Copy out every one of the items below word for word, leaving out the pictures.

··· Records for the task

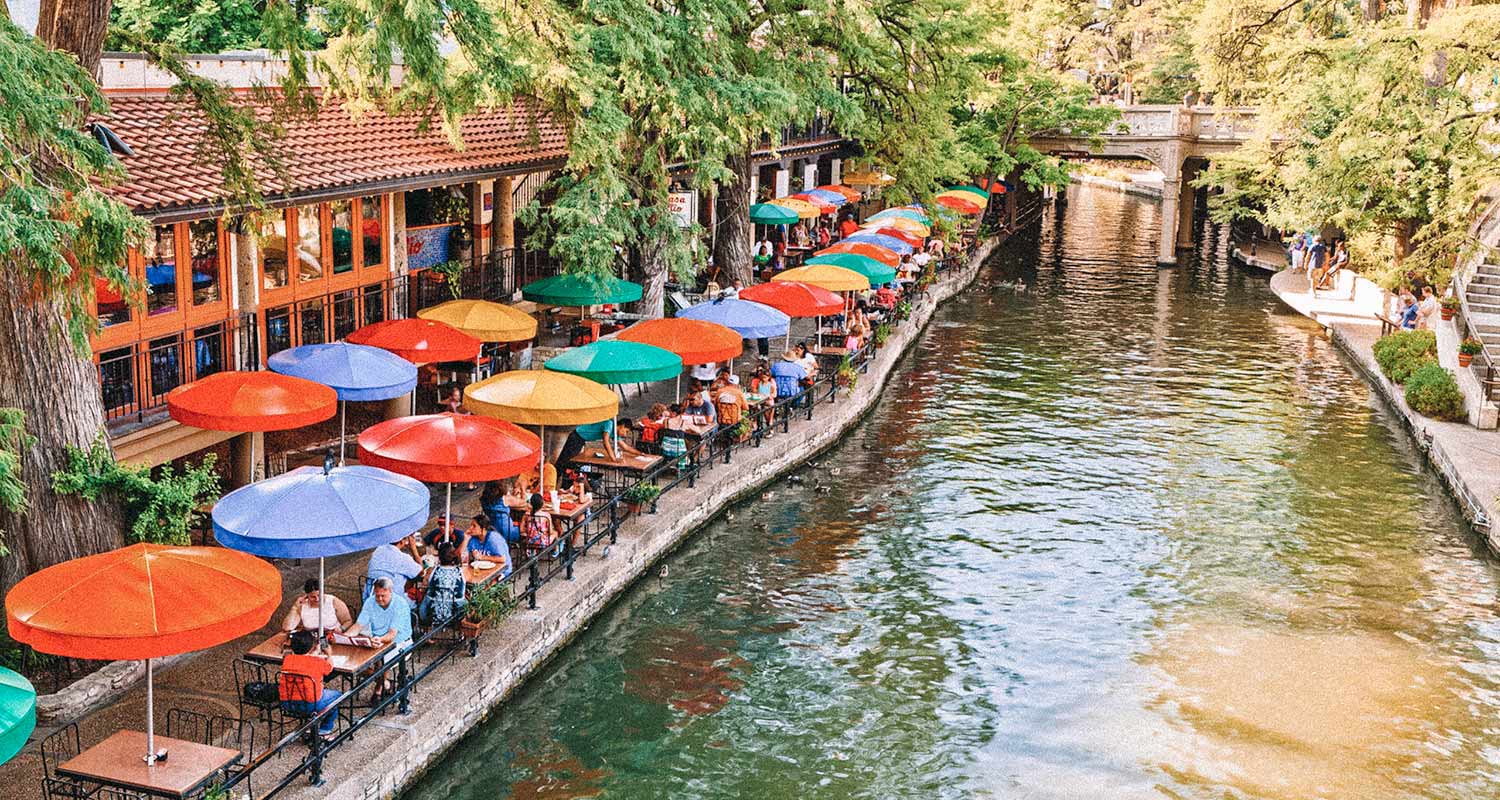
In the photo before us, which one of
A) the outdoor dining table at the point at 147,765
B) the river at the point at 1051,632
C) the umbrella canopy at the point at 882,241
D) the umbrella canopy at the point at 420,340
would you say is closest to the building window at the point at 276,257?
the umbrella canopy at the point at 420,340

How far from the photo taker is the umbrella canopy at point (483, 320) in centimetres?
2275

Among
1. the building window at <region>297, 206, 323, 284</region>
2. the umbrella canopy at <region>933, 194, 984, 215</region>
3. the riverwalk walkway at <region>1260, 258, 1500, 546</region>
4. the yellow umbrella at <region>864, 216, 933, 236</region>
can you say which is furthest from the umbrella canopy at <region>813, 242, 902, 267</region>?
the building window at <region>297, 206, 323, 284</region>

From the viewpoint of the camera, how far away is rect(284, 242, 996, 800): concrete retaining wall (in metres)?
13.1

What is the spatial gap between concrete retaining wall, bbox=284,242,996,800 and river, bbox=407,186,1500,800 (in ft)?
1.02

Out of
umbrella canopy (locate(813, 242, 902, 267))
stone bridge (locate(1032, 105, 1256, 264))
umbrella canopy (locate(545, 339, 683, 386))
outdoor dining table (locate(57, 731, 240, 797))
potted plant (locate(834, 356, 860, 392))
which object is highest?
stone bridge (locate(1032, 105, 1256, 264))

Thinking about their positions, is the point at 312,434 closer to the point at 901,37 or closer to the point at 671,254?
the point at 671,254

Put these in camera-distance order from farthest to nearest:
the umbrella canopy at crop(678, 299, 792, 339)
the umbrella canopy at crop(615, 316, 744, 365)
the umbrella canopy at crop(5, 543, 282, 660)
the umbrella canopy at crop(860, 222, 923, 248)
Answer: the umbrella canopy at crop(860, 222, 923, 248)
the umbrella canopy at crop(678, 299, 792, 339)
the umbrella canopy at crop(615, 316, 744, 365)
the umbrella canopy at crop(5, 543, 282, 660)

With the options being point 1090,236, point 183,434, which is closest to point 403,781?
point 183,434

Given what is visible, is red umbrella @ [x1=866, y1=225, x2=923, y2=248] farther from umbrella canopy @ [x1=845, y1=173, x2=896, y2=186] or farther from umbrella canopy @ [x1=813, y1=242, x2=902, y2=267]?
umbrella canopy @ [x1=845, y1=173, x2=896, y2=186]

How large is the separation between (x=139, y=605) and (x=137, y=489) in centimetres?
404

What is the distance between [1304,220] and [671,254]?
21826 millimetres

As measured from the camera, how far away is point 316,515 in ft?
44.4

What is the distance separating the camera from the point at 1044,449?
28266 mm

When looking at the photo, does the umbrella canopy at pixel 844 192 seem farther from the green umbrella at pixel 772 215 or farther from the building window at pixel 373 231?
the building window at pixel 373 231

······

(Finished answer):
In the photo before us, which one of
A) the outdoor dining table at the point at 147,765
B) the river at the point at 1051,632
C) the umbrella canopy at the point at 882,241
D) the umbrella canopy at the point at 420,340
would you say is closest to the building window at the point at 276,257?
the umbrella canopy at the point at 420,340

How far from the photo taker is the umbrella canopy at point (483, 320) in centimetres?
2275

Among
1. the building window at <region>297, 206, 323, 284</region>
2. the umbrella canopy at <region>933, 194, 984, 215</region>
3. the riverwalk walkway at <region>1260, 258, 1500, 546</region>
4. the yellow umbrella at <region>864, 216, 933, 236</region>
can you say which is furthest from the umbrella canopy at <region>813, 242, 902, 267</region>?
the building window at <region>297, 206, 323, 284</region>

From the viewpoint of the camera, how far away is rect(284, 242, 996, 800): concrete retaining wall (in metres)?
13.1

What is the spatial gap between concrete retaining wall, bbox=284,242,996,800 and river, bbox=407,186,1500,800 (in ft)?
1.02

Out of
umbrella canopy (locate(813, 242, 902, 267))
stone bridge (locate(1032, 105, 1256, 264))
umbrella canopy (locate(545, 339, 683, 386))
outdoor dining table (locate(57, 731, 240, 797))
potted plant (locate(834, 356, 860, 392))
which object is highest?
stone bridge (locate(1032, 105, 1256, 264))

Thinking about their positions, is the point at 312,434 closer to the point at 901,37 or closer to the point at 671,254?
the point at 671,254

Put these in camera-distance order from farthest to nearest:
the umbrella canopy at crop(678, 299, 792, 339)
the umbrella canopy at crop(615, 316, 744, 365)
the umbrella canopy at crop(5, 543, 282, 660)
the umbrella canopy at crop(860, 222, 923, 248)
Answer: the umbrella canopy at crop(860, 222, 923, 248)
the umbrella canopy at crop(678, 299, 792, 339)
the umbrella canopy at crop(615, 316, 744, 365)
the umbrella canopy at crop(5, 543, 282, 660)

With the options being point 1090,236, point 183,434, which is closest to point 403,781?
point 183,434

Given what is visible, is red umbrella @ [x1=866, y1=225, x2=923, y2=248] farther from umbrella canopy @ [x1=845, y1=173, x2=896, y2=186] or farther from umbrella canopy @ [x1=813, y1=242, x2=902, y2=267]?
umbrella canopy @ [x1=845, y1=173, x2=896, y2=186]

How large is the separation between (x=139, y=605) and (x=137, y=489) in centimetres?
404

What is the distance between [1304,220] and [671,254]?
21826 millimetres

As measured from the camera, how far away is point 316,515 in ft?
44.4

What is the distance separating the camera from the point at 1044,449?
28266 mm

When looking at the photo, does the umbrella canopy at pixel 844 192 seem farther from the green umbrella at pixel 772 215 or farther from the building window at pixel 373 231?
the building window at pixel 373 231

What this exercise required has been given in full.